# STORED DATA start

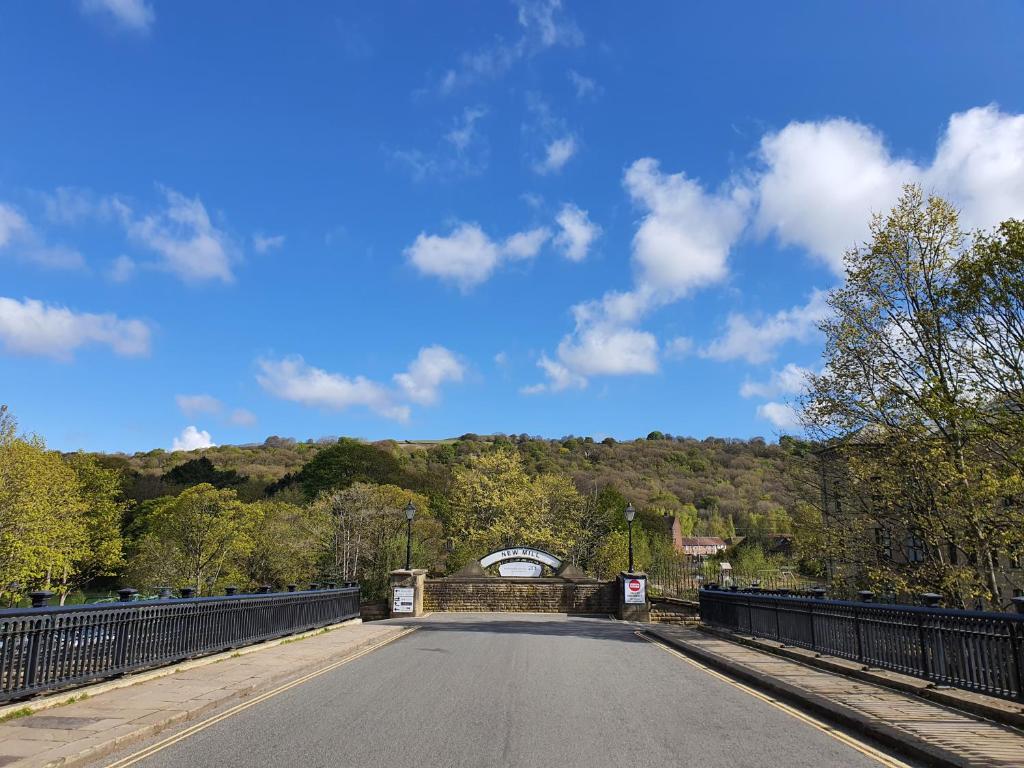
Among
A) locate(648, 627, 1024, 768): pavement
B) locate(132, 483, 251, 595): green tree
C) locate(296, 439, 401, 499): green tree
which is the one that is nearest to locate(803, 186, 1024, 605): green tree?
locate(648, 627, 1024, 768): pavement

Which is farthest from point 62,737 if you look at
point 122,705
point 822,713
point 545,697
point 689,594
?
point 689,594

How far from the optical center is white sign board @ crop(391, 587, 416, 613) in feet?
89.8

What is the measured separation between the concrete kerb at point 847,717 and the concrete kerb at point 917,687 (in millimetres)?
1213

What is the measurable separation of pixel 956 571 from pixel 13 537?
121 ft

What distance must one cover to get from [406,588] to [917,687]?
21.3 metres

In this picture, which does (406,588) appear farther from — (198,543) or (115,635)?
(198,543)

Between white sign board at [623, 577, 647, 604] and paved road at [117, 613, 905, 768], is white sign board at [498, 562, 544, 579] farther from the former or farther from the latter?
paved road at [117, 613, 905, 768]

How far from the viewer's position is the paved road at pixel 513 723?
6047mm

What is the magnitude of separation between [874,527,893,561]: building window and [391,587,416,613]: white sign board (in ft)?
53.4

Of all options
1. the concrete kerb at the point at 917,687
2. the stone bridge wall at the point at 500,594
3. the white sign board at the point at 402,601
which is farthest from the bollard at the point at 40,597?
the stone bridge wall at the point at 500,594

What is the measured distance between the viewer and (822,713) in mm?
7918

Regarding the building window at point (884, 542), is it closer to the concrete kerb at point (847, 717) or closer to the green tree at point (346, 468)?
the concrete kerb at point (847, 717)

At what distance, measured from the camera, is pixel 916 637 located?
9422 mm

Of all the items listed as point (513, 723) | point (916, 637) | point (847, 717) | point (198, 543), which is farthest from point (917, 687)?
point (198, 543)
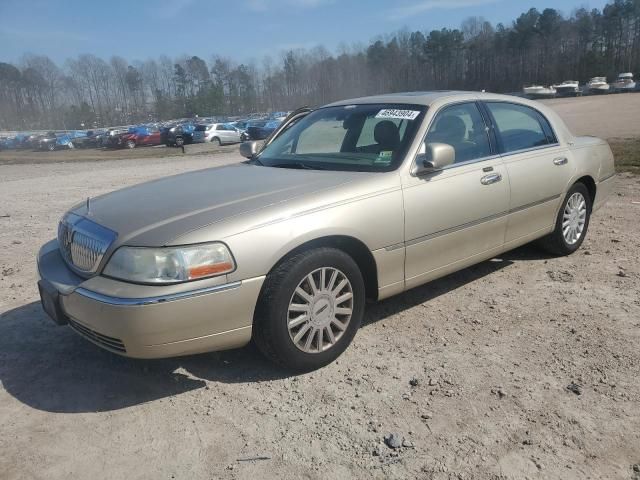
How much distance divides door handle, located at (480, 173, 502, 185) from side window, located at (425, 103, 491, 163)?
168 mm

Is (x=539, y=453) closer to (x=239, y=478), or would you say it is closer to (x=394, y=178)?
(x=239, y=478)

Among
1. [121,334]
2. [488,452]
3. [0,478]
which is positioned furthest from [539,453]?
[0,478]

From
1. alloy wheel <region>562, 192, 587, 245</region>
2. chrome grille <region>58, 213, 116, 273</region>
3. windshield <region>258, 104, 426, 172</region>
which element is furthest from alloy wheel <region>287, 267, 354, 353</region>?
alloy wheel <region>562, 192, 587, 245</region>

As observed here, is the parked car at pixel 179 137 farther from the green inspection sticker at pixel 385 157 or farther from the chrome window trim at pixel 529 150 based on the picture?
the green inspection sticker at pixel 385 157

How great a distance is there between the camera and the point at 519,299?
4.32m

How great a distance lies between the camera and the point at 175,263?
2789mm

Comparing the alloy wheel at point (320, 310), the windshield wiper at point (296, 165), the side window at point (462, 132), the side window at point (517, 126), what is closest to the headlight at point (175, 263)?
the alloy wheel at point (320, 310)

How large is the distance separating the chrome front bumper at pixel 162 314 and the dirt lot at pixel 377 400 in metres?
0.38

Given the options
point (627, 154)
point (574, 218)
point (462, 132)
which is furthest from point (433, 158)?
point (627, 154)

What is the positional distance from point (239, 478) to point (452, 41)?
136255 millimetres

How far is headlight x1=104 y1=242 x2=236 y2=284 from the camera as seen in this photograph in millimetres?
2787

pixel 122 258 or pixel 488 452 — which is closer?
pixel 488 452

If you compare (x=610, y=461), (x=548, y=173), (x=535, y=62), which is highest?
(x=535, y=62)

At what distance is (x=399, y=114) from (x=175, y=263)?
6.86 feet
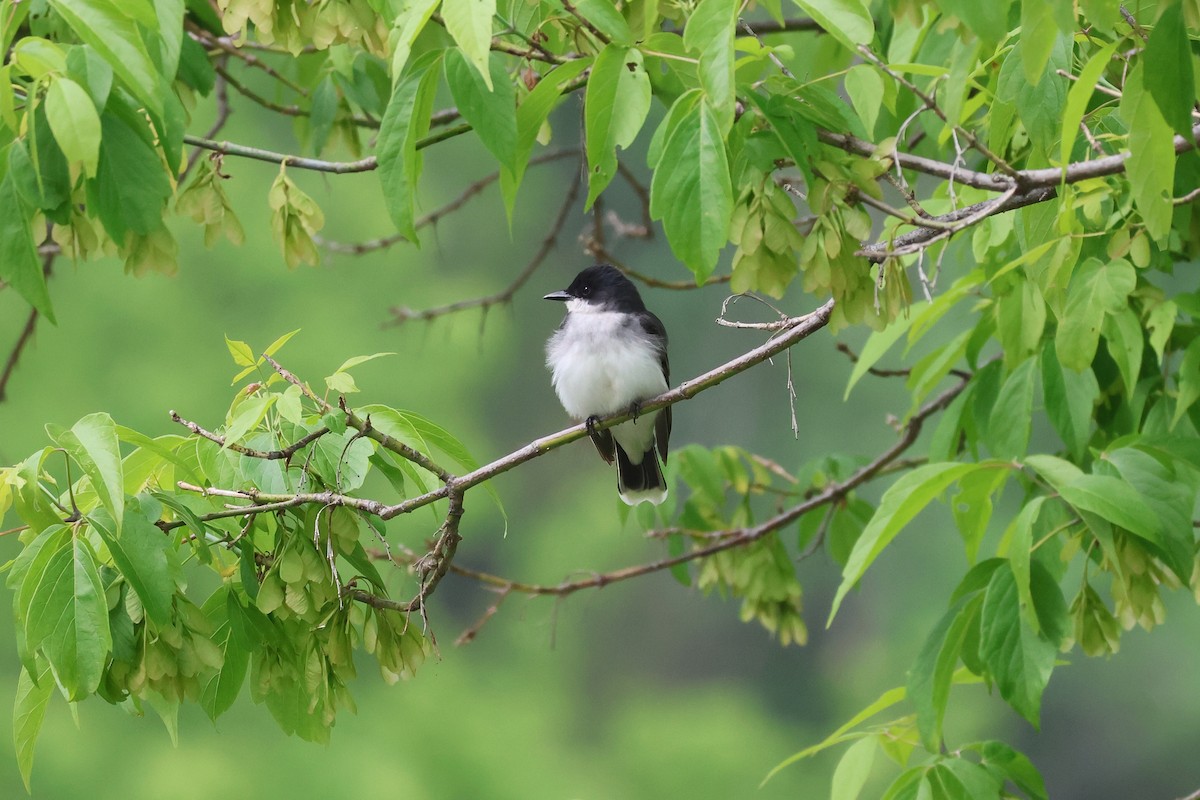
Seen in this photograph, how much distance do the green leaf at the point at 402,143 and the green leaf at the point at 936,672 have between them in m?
0.77

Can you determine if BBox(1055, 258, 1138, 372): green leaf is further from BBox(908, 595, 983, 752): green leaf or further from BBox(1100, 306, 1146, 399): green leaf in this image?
BBox(908, 595, 983, 752): green leaf

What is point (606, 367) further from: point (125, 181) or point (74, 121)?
point (74, 121)

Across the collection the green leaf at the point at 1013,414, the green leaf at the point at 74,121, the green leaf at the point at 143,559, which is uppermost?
A: the green leaf at the point at 74,121

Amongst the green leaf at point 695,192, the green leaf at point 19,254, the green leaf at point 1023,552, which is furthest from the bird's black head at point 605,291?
the green leaf at point 695,192

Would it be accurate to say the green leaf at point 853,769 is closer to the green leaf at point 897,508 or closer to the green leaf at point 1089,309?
the green leaf at point 897,508

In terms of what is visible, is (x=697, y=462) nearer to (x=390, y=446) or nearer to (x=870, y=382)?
(x=390, y=446)

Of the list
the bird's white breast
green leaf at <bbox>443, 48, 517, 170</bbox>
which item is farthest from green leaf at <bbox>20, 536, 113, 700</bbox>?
the bird's white breast

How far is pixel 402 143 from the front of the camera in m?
1.28

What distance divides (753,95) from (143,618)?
814mm

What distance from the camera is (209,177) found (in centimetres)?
171

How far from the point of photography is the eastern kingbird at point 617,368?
273 centimetres

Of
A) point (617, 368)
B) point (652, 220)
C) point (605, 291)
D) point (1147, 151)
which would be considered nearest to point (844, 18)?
point (1147, 151)

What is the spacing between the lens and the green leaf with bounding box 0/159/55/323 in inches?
49.5

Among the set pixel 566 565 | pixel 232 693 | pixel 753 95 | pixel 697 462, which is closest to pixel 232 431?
pixel 232 693
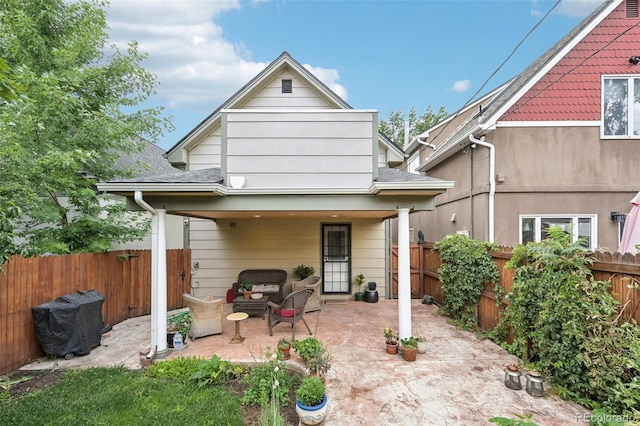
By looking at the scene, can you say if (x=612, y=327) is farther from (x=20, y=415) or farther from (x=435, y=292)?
(x=20, y=415)

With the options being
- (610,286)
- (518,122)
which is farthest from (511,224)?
(610,286)

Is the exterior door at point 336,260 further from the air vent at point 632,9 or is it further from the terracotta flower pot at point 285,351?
the air vent at point 632,9

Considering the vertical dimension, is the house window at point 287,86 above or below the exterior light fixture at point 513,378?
above

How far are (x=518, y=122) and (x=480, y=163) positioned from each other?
4.22 ft

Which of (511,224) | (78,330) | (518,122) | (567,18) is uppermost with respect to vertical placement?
(567,18)

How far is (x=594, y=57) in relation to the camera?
6.95m

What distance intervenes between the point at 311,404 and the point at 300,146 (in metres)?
3.84

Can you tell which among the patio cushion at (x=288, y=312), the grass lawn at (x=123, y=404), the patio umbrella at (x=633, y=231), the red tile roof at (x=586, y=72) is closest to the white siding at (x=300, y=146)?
the patio cushion at (x=288, y=312)

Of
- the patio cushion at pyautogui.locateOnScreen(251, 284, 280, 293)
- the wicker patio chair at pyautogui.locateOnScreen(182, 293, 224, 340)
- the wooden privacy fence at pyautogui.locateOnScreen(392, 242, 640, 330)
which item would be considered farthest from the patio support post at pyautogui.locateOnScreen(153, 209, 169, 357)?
the wooden privacy fence at pyautogui.locateOnScreen(392, 242, 640, 330)

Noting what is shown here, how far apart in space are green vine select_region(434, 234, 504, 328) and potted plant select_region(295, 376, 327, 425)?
12.2 ft

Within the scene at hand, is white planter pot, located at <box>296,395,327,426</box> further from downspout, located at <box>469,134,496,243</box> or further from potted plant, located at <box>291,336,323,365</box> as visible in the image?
downspout, located at <box>469,134,496,243</box>

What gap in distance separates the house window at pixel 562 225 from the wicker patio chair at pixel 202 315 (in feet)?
24.8

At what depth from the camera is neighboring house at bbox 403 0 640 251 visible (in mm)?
6910

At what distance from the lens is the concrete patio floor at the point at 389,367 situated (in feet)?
10.2
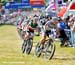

# STORED DATA end

EXERCISE BRIEF.
Reproduce everything from the line containing "At what distance from" down to the end of the data, swapping "lens" for "camera" and keeping all else unchanged, with the pictures left out.

RESPONSE TO THE EXERCISE.
At what distance from the camera is the concrete patio floor at the point at 389,367 situated (in feet)?
10.2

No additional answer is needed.